-- Challenge 1 --
From the letter about the Congressional Gold Medal, extract the passage that begins at the words "Sending Office: Honorable" and stops after "World War II.".

-- Passage provided --

Sending Office: Honorable Gwen Moore
Endorsed by the Military Officers Association of America (MOAA), the Association of the United States Army (AUSA), and the National Black Veterans Coalition
I urge you to cosponsor bipartisan and bicameral legislation (H.R. 3138) I have introduced, along with Congressman Steve Watkins, to award a Congressional Gold Medal to the heroic women of the 6888 Central Postal Directory Battalion (a.k.a. the “Six Triple
Eight”), the only African American Women’s Army Corps Battalion deployed overseas during World War II.

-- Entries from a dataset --
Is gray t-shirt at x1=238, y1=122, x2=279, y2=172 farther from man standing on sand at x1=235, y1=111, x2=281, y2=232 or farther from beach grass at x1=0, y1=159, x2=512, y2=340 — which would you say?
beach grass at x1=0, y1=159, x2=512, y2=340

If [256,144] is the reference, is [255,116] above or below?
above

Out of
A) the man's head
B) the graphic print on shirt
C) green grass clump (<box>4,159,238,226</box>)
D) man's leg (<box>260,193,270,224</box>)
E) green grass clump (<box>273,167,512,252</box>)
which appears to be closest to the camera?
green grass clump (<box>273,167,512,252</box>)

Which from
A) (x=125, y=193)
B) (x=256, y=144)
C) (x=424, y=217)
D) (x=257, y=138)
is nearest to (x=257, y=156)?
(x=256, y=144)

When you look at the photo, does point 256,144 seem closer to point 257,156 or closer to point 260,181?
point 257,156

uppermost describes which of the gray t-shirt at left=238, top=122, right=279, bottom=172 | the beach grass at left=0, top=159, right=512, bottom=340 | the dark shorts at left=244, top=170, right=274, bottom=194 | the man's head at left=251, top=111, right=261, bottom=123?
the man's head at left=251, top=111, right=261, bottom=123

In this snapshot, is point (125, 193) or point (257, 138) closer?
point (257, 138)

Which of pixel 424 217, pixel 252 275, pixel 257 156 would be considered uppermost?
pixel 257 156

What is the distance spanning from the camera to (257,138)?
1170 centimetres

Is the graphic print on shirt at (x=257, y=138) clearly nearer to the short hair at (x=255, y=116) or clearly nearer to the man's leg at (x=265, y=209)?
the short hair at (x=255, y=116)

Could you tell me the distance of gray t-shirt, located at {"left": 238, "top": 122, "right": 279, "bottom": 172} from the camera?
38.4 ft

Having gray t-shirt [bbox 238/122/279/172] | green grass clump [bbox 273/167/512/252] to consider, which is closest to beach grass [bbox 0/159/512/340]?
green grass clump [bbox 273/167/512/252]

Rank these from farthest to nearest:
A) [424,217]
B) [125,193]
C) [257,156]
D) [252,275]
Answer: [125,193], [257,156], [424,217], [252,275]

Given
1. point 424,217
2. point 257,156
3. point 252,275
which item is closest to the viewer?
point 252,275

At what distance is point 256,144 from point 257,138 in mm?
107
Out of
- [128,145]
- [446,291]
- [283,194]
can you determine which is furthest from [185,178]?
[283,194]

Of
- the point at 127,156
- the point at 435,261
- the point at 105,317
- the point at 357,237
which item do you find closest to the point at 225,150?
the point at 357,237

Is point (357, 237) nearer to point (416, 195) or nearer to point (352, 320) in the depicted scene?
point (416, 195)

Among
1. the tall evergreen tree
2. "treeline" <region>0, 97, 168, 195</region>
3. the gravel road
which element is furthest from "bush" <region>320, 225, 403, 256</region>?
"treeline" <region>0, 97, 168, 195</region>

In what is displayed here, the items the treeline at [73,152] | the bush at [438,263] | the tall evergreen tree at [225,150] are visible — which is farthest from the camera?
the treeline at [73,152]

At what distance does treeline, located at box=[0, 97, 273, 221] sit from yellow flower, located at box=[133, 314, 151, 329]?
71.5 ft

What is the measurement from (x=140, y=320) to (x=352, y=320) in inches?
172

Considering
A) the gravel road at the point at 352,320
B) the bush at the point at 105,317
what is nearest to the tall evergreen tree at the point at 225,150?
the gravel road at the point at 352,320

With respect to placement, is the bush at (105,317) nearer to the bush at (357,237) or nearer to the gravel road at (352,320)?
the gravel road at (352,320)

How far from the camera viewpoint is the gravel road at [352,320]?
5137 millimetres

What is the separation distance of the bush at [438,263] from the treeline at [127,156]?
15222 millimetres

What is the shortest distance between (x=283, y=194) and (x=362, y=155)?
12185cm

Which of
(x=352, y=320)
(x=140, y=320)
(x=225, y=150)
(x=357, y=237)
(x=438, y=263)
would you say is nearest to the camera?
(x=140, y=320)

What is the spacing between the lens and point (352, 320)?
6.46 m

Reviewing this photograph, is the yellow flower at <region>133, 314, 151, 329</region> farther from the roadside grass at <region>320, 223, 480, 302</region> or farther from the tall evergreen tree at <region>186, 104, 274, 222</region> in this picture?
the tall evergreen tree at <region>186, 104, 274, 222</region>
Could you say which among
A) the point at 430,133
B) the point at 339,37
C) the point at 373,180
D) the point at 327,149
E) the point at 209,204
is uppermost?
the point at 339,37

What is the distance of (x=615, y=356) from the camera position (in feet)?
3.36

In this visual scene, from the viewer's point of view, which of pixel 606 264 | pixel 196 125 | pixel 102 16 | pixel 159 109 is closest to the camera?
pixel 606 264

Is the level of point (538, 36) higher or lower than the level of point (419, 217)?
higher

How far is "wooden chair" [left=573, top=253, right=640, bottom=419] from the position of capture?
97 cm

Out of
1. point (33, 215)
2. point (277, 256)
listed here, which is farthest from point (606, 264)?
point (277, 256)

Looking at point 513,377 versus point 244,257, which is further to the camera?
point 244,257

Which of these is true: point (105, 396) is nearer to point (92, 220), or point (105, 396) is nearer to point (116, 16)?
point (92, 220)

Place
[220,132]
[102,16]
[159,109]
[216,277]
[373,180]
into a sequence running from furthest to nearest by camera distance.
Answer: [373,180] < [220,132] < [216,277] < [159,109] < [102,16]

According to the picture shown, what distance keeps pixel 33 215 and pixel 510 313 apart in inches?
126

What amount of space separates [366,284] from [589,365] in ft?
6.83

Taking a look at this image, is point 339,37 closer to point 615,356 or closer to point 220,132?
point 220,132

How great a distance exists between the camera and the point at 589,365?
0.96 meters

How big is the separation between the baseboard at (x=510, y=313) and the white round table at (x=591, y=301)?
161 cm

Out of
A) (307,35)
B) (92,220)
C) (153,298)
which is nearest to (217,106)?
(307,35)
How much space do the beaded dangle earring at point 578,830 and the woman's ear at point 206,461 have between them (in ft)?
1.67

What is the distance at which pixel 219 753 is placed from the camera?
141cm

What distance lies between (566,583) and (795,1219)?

-- Challenge 2 --
Rewrite the rows from their start through the line that contains "1170 centimetres", changing "snapshot" to "image" and leaving everything else unchanged. Give only those lines.

-- Expected answer 1 --
Sending Office: Honorable Gwen Moore
Endorsed by the Military Officers Association of America (MOAA), the Association of the United States Army (AUSA), and the National Black Veterans Coalition
I urge you to cosponsor bipartisan and bicameral legislation (H.R. 3138) I have introduced, along with Congressman Steve Watkins, to award a Congressional Gold Medal to the heroic women of the 6888 Central Postal Directory Battalion (a.k.a. the “Six Triple
Eight”), the only African American Women’s Army Corps Battalion deployed overseas during World War II.

-- Expected answer 2 --
Is gray t-shirt at x1=238, y1=122, x2=279, y2=172 farther from man standing on sand at x1=235, y1=111, x2=281, y2=232 or farther from beach grass at x1=0, y1=159, x2=512, y2=340 — which would you say?
beach grass at x1=0, y1=159, x2=512, y2=340

If [256,144] is the reference, is [255,116] above or below?
above

Out of
A) the man's head
B) the graphic print on shirt
C) green grass clump (<box>4,159,238,226</box>)
D) man's leg (<box>260,193,270,224</box>)
E) green grass clump (<box>273,167,512,252</box>)
which appears to be closest to the camera?
green grass clump (<box>273,167,512,252</box>)

Which from
A) (x=125, y=193)
B) (x=256, y=144)
C) (x=424, y=217)
D) (x=257, y=138)
is nearest to (x=257, y=156)?
(x=256, y=144)

When you look at the photo, does point 256,144 seem closer to point 257,156 or closer to point 260,181?
point 257,156

uppermost describes which of the gray t-shirt at left=238, top=122, right=279, bottom=172 | the beach grass at left=0, top=159, right=512, bottom=340 | the dark shorts at left=244, top=170, right=274, bottom=194 | the man's head at left=251, top=111, right=261, bottom=123?
the man's head at left=251, top=111, right=261, bottom=123

In this image, is point (125, 193) or point (257, 138) closer?
point (257, 138)

Which of pixel 424 217, pixel 252 275, pixel 257 156 would be considered uppermost?
pixel 257 156

What is the distance spanning from the camera to (257,138)?
1170 centimetres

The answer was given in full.